Compressed gases can be toxic, flammable, oxidizing, corrosive, and inert or they may possess combinations of these hazards. Besides their chemical hazards, compressed gases are rather pressurized. The amount of energy in a compressed gas cylinder makes it a potential rocket. It is of essential importance to handle and use compressed gas cylinders appropriately.

Hazards

Following risks of hazards should be kept in mind while handling, working with storing compressed gases:

  • Asphyxiation: This is the most important hazard associated with inert gases. These gases may easily leak into atmosphere and rapidly reduce the oxygen amount below minimum oxygen concentration for human breathing. Since they are colorless and odourless, it is hard to detect the leak. An equipment to monitor oxygen level should always be carried while working with inert gases in enclosed areas.
  • Fire and Explosion: This is the most important hazard associated with flammable gases such as oxygen and oxidizers. Static electric or a heat source such as flame or a hot object can ignite flammable gases. Although oxygen or oxidizing agent does not burn, they start a combustion reaction with organic materials. The rate of this combustion reaction enhances as the amount of oxidizers in the reaction medium increase. In addition, non-flammable materials may also burn in an oxygen-enriched medium.
  • Chemical Burns: Corrosive gases can chemically attack various materials, including fire-resistant clothing. They may rapidly destruct skin and eye tissue. Some gaseous substances that are normally non-corrosive may become extremely dangerous in the presence of moisture, even in a very small amount.
  • Chemical Poisoning: This is the most important hazard associated with toxic gases.

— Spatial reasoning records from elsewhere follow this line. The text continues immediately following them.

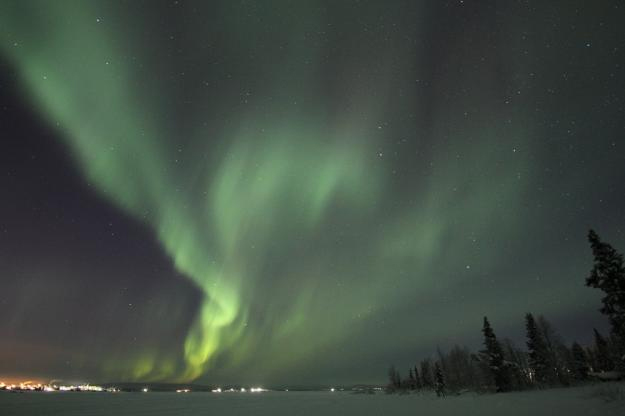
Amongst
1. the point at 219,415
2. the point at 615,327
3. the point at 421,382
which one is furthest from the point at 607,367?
the point at 219,415

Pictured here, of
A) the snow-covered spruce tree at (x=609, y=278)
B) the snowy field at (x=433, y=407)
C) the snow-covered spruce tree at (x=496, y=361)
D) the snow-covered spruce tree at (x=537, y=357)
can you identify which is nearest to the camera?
the snowy field at (x=433, y=407)

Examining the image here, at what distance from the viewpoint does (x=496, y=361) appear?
157ft

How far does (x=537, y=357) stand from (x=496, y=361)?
12.3m

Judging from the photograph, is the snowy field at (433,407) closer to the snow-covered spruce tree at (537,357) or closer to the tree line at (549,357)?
the tree line at (549,357)

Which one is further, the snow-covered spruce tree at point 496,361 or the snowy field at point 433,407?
the snow-covered spruce tree at point 496,361

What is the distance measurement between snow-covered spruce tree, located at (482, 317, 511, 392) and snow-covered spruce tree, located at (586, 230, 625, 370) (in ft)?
65.7

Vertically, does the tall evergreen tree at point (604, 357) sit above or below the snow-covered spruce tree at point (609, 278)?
below

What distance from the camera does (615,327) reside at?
98.0 feet

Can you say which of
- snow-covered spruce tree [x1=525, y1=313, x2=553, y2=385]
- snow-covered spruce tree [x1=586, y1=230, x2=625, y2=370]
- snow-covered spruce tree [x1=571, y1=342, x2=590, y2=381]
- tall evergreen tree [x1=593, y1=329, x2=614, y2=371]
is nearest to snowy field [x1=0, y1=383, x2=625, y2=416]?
snow-covered spruce tree [x1=586, y1=230, x2=625, y2=370]

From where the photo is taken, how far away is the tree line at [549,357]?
28438mm

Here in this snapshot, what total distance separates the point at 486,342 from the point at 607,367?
2498cm

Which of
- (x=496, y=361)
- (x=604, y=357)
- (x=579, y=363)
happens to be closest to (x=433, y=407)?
(x=496, y=361)

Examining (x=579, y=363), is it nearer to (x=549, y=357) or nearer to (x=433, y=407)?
(x=549, y=357)

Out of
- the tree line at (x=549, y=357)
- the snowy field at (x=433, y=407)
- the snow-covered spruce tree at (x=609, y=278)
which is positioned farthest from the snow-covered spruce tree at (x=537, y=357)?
the snow-covered spruce tree at (x=609, y=278)
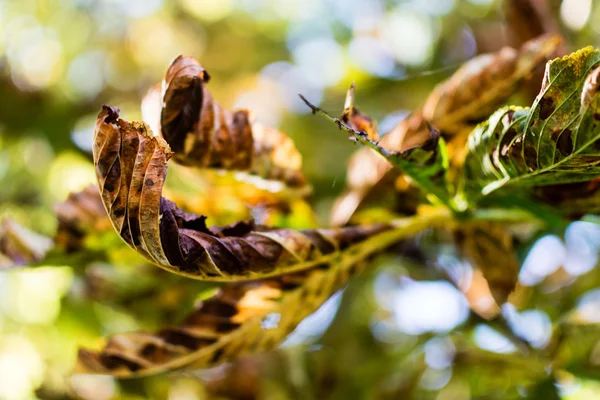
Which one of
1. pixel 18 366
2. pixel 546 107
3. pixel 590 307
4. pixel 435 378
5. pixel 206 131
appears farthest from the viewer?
pixel 18 366

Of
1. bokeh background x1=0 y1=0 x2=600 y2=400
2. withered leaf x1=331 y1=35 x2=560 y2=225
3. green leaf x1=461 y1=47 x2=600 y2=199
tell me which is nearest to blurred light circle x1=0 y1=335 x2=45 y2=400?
bokeh background x1=0 y1=0 x2=600 y2=400

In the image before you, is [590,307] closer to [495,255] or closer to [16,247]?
[495,255]

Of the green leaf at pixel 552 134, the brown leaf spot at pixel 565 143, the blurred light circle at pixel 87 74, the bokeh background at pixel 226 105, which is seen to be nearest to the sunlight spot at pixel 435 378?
the bokeh background at pixel 226 105

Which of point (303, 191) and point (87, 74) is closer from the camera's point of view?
point (303, 191)

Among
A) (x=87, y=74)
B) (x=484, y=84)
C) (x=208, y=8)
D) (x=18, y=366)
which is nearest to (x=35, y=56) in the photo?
(x=87, y=74)

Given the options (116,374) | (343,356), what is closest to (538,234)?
(343,356)

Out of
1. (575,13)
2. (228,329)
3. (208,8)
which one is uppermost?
(208,8)

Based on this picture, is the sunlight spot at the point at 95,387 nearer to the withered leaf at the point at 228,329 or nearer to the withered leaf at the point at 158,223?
the withered leaf at the point at 228,329
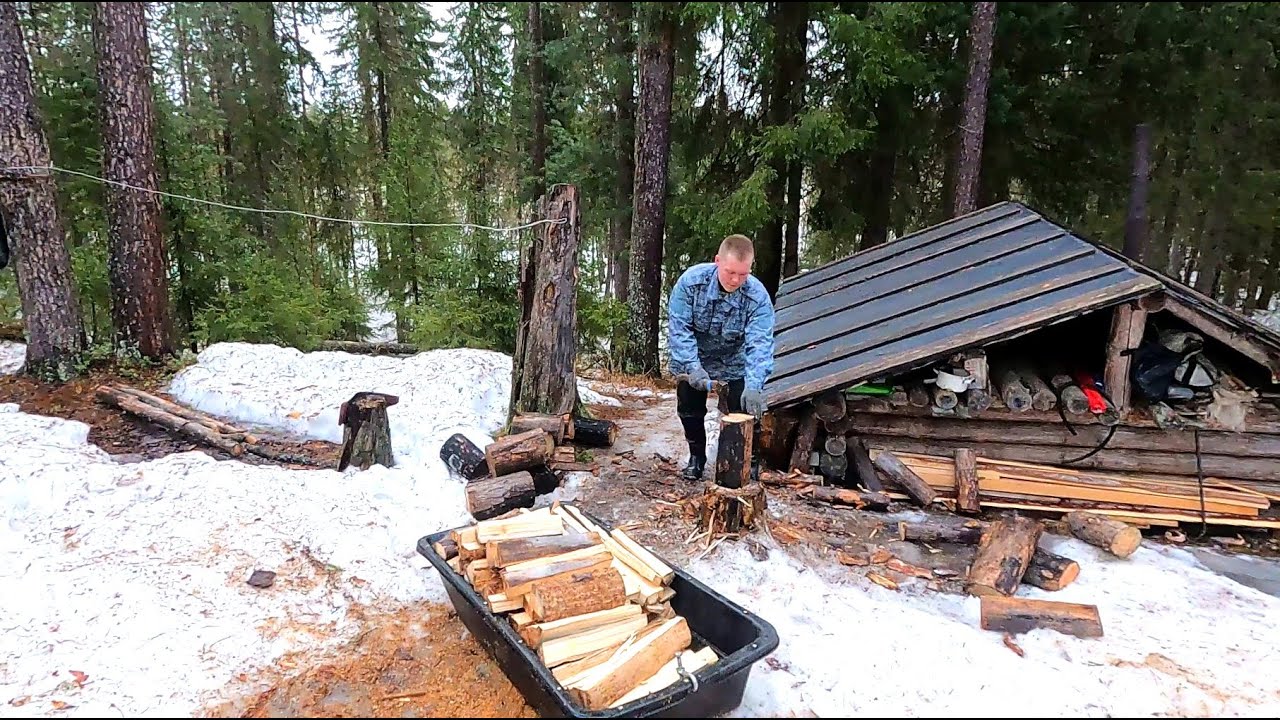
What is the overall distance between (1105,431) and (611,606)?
4310mm

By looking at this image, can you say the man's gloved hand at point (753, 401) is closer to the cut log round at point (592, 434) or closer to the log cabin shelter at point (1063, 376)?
the log cabin shelter at point (1063, 376)

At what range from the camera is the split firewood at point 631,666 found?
2352mm

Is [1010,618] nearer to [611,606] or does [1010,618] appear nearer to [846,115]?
[611,606]

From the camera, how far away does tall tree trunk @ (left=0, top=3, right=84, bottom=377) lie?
6.69m

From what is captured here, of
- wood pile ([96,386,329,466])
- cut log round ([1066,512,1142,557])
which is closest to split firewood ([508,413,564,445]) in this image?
wood pile ([96,386,329,466])

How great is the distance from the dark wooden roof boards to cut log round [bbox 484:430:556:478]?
5.92ft

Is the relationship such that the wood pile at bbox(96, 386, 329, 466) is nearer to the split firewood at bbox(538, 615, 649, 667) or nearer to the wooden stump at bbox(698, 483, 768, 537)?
the wooden stump at bbox(698, 483, 768, 537)

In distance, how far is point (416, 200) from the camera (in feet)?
38.5

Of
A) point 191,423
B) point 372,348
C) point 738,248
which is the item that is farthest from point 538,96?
point 738,248

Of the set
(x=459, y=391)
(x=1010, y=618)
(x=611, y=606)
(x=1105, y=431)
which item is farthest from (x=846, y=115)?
(x=611, y=606)

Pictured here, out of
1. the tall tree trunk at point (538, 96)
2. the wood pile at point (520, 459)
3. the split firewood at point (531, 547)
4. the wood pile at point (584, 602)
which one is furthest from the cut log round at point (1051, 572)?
the tall tree trunk at point (538, 96)

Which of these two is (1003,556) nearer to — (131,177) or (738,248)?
(738,248)

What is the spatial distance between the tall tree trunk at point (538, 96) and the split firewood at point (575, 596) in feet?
38.4

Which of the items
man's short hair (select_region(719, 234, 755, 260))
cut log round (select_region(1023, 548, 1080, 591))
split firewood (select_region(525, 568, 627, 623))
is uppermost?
man's short hair (select_region(719, 234, 755, 260))
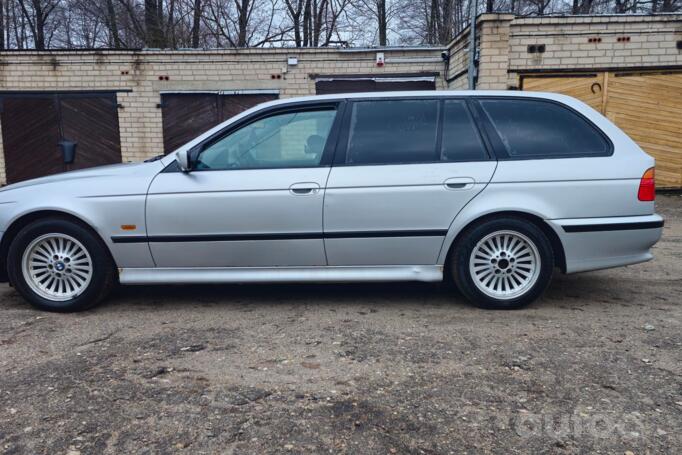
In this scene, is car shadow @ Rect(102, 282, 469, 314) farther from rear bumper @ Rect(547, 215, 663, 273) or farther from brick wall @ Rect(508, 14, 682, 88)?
brick wall @ Rect(508, 14, 682, 88)

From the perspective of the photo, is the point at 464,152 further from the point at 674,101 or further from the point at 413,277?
the point at 674,101

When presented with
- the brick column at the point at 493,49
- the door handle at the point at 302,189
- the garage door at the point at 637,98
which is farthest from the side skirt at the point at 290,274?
the garage door at the point at 637,98

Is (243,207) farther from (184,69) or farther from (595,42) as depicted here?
(184,69)

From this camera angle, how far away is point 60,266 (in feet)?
13.0

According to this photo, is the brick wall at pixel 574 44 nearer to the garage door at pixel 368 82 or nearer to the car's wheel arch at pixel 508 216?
the garage door at pixel 368 82

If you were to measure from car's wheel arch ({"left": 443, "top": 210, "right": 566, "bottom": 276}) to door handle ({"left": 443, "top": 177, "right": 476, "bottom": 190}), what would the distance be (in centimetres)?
24

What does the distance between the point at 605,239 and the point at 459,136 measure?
4.33 feet

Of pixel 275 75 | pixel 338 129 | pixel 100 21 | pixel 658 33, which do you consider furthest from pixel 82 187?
pixel 100 21

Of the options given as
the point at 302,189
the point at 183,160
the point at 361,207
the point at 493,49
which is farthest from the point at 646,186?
the point at 493,49

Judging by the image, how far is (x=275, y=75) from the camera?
42.3 ft

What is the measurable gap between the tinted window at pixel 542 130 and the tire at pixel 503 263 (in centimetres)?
59

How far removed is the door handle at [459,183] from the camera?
384cm

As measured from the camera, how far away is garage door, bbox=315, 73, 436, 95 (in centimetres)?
1285

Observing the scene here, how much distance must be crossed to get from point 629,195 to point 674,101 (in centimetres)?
835
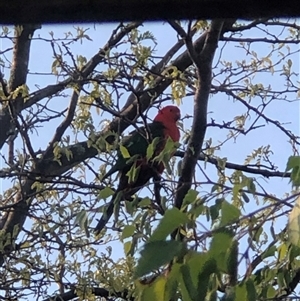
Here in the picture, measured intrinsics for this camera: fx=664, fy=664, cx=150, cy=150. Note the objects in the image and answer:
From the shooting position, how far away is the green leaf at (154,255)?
2.76ft

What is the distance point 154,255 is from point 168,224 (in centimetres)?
9

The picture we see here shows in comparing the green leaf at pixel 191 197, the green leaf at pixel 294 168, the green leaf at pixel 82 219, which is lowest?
the green leaf at pixel 294 168

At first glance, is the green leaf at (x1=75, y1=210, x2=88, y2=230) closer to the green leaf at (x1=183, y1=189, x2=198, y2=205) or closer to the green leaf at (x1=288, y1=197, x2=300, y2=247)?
the green leaf at (x1=183, y1=189, x2=198, y2=205)

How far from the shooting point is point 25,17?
517mm

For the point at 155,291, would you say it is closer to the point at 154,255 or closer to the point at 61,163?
the point at 154,255

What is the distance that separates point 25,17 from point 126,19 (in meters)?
0.08

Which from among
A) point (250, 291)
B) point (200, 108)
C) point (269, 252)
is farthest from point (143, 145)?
point (250, 291)

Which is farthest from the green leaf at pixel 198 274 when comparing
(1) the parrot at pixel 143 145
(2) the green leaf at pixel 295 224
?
(1) the parrot at pixel 143 145

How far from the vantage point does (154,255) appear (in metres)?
0.86

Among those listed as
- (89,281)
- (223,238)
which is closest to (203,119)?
(223,238)

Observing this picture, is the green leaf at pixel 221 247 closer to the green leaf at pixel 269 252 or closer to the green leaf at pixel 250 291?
the green leaf at pixel 250 291

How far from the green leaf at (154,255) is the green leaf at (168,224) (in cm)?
2

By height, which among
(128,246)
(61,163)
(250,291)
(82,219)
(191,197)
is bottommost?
(250,291)

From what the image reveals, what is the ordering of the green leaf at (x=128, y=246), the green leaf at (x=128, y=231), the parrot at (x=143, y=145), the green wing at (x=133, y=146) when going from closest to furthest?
the green leaf at (x=128, y=231) < the green leaf at (x=128, y=246) < the parrot at (x=143, y=145) < the green wing at (x=133, y=146)
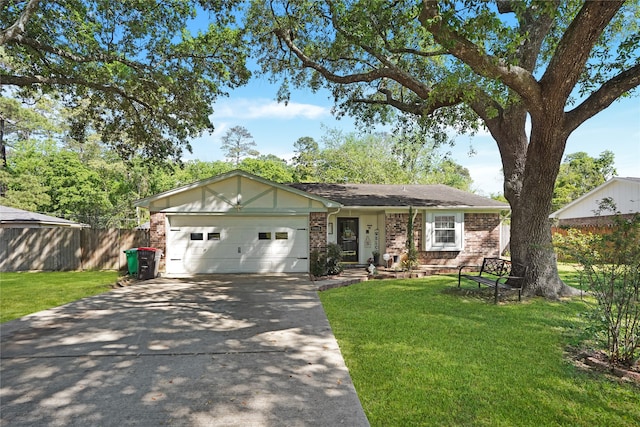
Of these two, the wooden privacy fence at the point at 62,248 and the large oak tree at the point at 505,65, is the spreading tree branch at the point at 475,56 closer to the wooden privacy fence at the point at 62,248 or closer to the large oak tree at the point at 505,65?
the large oak tree at the point at 505,65

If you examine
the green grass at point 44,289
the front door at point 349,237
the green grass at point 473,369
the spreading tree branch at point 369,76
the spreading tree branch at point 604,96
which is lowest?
the green grass at point 44,289

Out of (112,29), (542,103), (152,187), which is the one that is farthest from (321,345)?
(152,187)

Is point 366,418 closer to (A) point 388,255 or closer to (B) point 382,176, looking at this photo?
(A) point 388,255

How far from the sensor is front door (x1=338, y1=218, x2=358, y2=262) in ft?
50.1

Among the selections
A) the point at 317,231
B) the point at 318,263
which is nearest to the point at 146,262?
the point at 318,263

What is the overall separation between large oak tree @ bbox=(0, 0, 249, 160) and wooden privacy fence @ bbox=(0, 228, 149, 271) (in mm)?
4470

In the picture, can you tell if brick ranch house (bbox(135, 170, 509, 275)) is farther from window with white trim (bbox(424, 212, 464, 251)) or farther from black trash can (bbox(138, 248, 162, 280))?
window with white trim (bbox(424, 212, 464, 251))

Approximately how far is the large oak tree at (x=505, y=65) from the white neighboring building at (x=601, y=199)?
30.5 feet

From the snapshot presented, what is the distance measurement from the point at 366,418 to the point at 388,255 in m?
10.7

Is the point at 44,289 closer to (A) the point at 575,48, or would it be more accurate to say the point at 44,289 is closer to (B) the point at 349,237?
(B) the point at 349,237

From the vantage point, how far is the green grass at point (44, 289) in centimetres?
784

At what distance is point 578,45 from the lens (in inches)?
250

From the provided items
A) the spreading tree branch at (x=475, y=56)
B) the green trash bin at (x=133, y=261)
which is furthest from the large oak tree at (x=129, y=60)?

A short-time exposure to these gases may result in severe injuries of poisoning, even in very small concentrations. Symptoms of exposure may not be acute, delayed symptoms are more likely to be observed.
  • High Pressure: Since the containers/cylinders of compressed gases are in high levels of pressure, they are potentially hazardous. A sudden release of pressurized gas, by means of propelling a cylinder or whipping a line, may cause several injuries.
  • Cylinder Weight: A full size cylinder may weigh more than 58 kg. Manual movement of a cylinder, including dropping and dragging may cause injuries concerning back, spinal cord or muscles.

Handling Precautions

  • Do not drop, drag or slide cylinders. Even for short distances a suitable hand truck or a chain-equipped-cart should be used and cylinders must be belted to secure the cylinder to the cart.
  • Do not permit cylinders to strike each other violently. Cylinders are not intended to use as rollers to move other materials or equipment.
  • Cylinder caps protect the valve on top of the cylinder from damage, therefore they should be kept on cylinder until it has been secured and the regulator has installed. Securing may be done against a wall or bench or by placing in a cylinder stand.
  • Do not tamper with pressure relief devices in valves or cylinders.
  • Only the wrenches or tools provided by the cylinder supplier should be used to remove a cylinder cap or to open a valve. Do not use a screwdriver or pliers.
  • If the cylinder is not in use, keep the cylinder valve closed all the time.
  • Place cylinders in a position that the cylinder valve is accessed easily.
  • Compressed gases should only be used in well-ventilated areas. Toxic, flammable and corrosive gases should be kept in a hood or gas cabinet and be handled carefully. Containment systems should be proper to use and there should be only necessary amount of these products kept in the working area.
  • A trap or a suitable check valve should be used upon discharging gas into a liquid to prevent liquid from escaping back into the cylinder or regulator.
  • Label gas lines if more than one type of gas is in use. This is particularly important when the gas supply is not in the same room or area as the operation using the gases.
  • Do not use the cylinder valve itself to control flow by adjusting the pressure.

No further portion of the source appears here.